→ **SUPPLIED RECORDS**
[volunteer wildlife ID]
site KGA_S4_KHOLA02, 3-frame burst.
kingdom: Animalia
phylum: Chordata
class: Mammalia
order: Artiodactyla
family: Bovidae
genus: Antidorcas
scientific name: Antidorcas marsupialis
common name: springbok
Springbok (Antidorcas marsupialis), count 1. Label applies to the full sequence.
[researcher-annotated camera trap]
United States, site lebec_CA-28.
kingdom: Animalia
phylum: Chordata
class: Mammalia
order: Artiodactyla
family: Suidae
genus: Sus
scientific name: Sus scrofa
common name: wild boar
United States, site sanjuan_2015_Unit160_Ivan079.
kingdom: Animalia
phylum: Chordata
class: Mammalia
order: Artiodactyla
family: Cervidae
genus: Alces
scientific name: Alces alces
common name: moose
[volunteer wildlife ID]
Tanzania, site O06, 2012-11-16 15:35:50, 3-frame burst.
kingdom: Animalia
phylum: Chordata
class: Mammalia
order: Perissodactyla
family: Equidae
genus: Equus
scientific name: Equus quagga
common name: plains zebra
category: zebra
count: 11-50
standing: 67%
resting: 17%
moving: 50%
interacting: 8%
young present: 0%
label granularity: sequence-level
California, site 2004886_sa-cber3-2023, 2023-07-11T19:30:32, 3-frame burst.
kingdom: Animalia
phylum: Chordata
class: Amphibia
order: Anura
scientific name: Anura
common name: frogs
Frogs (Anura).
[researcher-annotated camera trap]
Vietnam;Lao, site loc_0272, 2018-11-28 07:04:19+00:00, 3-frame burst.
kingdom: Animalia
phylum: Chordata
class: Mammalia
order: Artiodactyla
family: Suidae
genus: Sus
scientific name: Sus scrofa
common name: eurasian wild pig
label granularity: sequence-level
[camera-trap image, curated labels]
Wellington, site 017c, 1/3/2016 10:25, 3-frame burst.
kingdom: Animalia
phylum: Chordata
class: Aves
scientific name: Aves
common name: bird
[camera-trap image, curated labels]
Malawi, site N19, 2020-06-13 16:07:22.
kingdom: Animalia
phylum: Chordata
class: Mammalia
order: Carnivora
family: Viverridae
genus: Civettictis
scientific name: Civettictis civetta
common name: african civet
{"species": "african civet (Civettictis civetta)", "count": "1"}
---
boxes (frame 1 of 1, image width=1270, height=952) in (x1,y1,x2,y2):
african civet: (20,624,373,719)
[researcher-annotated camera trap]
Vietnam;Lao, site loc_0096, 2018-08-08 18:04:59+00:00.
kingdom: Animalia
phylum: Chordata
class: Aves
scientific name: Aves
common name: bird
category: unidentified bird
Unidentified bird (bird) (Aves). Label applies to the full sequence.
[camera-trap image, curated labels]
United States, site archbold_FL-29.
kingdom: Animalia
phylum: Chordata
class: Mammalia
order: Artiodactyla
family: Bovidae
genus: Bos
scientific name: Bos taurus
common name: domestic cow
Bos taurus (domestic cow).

→ **DESCRIPTION OF THE TASK**
What is needed is an exact repetition of the lines from the first line of the records through the line containing "scientific name: Antidorcas marsupialis", both ends included, and nothing more.

→ **WRITTEN SOLUTION**
[volunteer wildlife ID]
site KGA_S4_KHOLA02, 3-frame burst.
kingdom: Animalia
phylum: Chordata
class: Mammalia
order: Artiodactyla
family: Bovidae
genus: Antidorcas
scientific name: Antidorcas marsupialis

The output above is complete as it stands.